§ **STATED TASK**
Count how many lines in the records below contain the string "microphone", and give only that number.

§ **SUPPLIED MATERIAL**
•••
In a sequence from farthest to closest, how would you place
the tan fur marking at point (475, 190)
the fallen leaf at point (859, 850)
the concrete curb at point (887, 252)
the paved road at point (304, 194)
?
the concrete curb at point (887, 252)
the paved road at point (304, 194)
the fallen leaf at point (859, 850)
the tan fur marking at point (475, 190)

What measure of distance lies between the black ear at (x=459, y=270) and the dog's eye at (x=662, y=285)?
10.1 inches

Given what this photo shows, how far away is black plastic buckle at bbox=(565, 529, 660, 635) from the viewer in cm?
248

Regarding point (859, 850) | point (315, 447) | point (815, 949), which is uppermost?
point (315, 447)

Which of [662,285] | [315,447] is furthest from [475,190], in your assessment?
•••
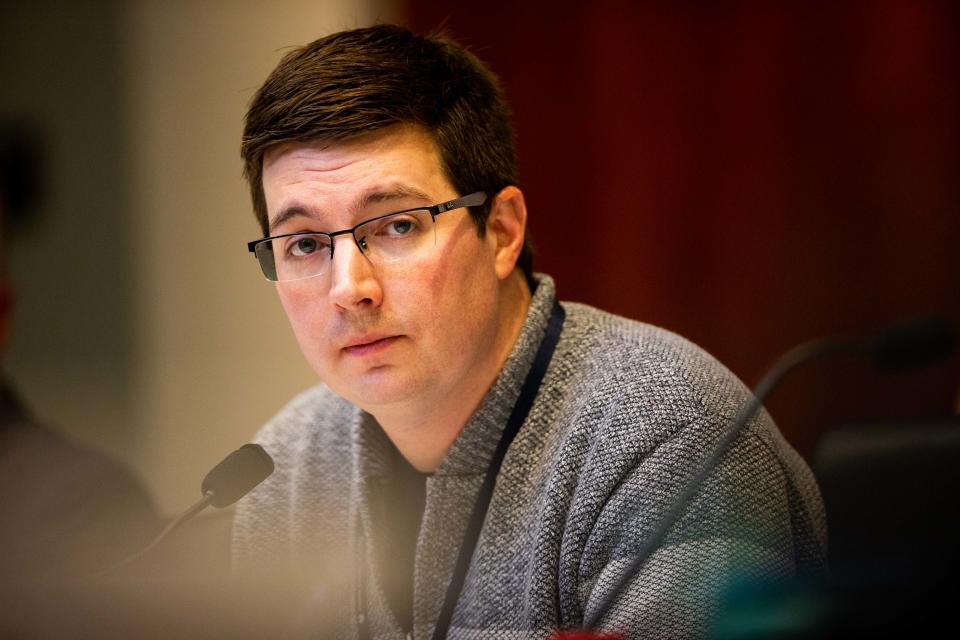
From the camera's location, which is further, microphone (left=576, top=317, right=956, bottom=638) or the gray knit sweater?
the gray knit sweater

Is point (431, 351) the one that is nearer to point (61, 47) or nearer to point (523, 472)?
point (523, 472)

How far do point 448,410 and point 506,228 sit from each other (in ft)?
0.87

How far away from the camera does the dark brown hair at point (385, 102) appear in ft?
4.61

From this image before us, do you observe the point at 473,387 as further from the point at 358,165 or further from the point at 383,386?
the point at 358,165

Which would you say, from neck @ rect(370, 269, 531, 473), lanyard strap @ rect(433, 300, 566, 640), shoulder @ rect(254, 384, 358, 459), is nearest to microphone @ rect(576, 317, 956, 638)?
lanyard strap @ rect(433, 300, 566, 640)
•••
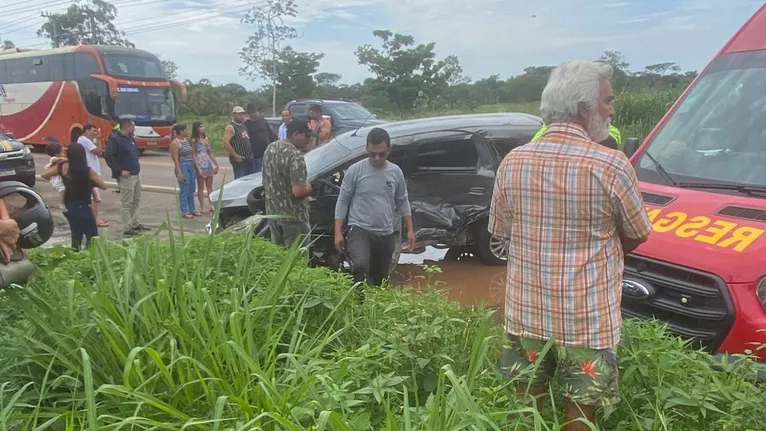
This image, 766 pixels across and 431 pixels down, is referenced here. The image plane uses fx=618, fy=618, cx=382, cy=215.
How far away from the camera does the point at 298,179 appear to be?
•••
§ **OUTPUT OF THE EXERCISE**
2